The Oklahoma City-based heat pump manufacturer has contributed geothermal heat pump HVAC systems to all 300 homes in support of Habitat for Humanity’s sustainable construction efforts.

 “The 300 geothermal homes constructed by Central Oklahoma Habitat for Humanity provide a clear example that this type of system is accessible in the entry housing market, and that it can provide real and significant economic advantages to homeowners,” said ClimateMaster Inc. President Dan Ellis. “With these and other initiatives, Central Oklahoma has become a leader in making geothermal systems a standard HVAC solution for the home, and we anticipate this leadership to encourage even greater traction across the country.”

Ann Felton, president of Central Oklahoma Habitat for Humanity, said ClimateMaster’s gift has made it stand out in the Habitat organization.

“Thanks to ClimateMaster and its president, Dan Ellis, we are one of the most energy-efficient homebuilders in the state of Oklahoma, and among the top in the nation, saving families $700 to $800 on average per year,” she said. “We value our partnership with ClimateMaster and I am honored to have the opportunity to work with Dan. With his knowledge and expertise, he has really catapulted our construction program to the next level, which ultimately benefits our families.”

Comfortworks, an Oklahoma City-based geothermal installing contractor, provided the system design, installation, testing and startup services for the homes, in conjunction with geothermal driller B&H Construction.

“There’s a great sense of pride in knowing that you’ve done something impactful like this, helping those in tough economic times be able to secure a safe, reliable and affordable place to live, and also be in a home that operates as efficiently as possible,” said Chris Ellis, president of Comfortworks. “Adding geothermal heating and cooling into the affordable housing model can provide the benefit of significant energy savings, which means more money in the homeowner’s pocket for household necessities like groceries and gas. Our work with Central Oklahoma Habitat for Humanity really shows the economic value of this type of system, particularly in smaller entry-market homes.”

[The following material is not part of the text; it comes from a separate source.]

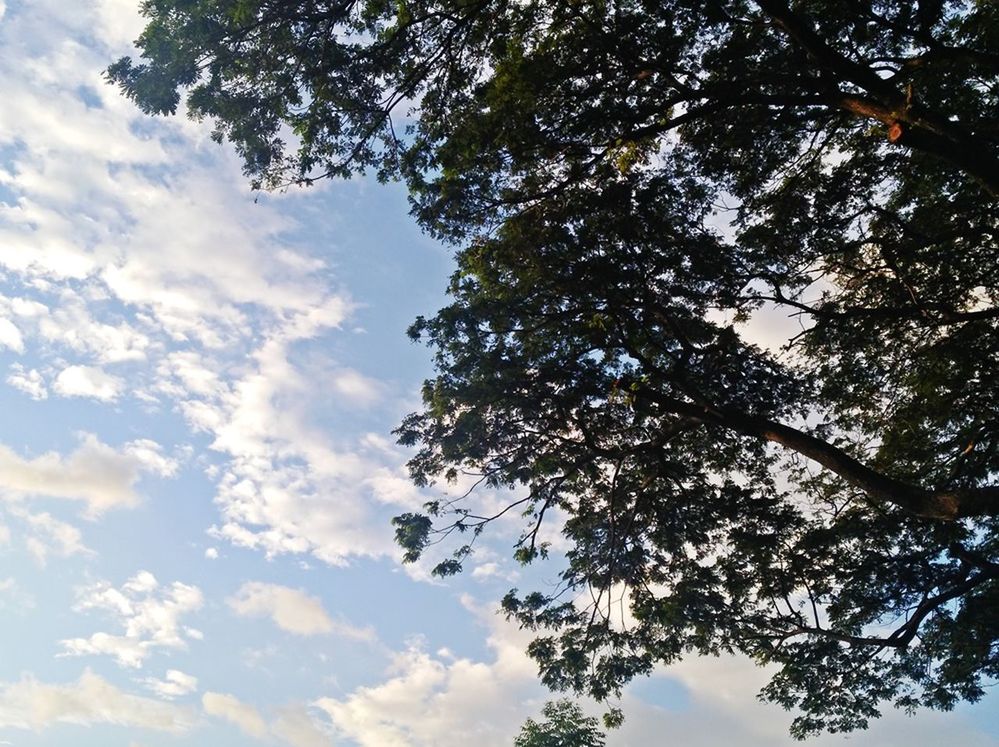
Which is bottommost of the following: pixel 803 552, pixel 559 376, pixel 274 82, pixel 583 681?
pixel 583 681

The majority of the Central Oklahoma Habitat for Humanity homes is located in the Hope Crossing development, the organization’s largest green-home community consisting of 217 homes.

Victor and Alma Medrano, homeowners of the 300th home built by Central Oklahoma Habitat for Humanity, are anticipating moving into the new home with their two sons.

“Thanks to Central Oklahoma Habitat for Humanity, we have a good and affordable roof over our heads, after years of economic struggle following some severe injuries that left me unable to work,” said Victor Medrano.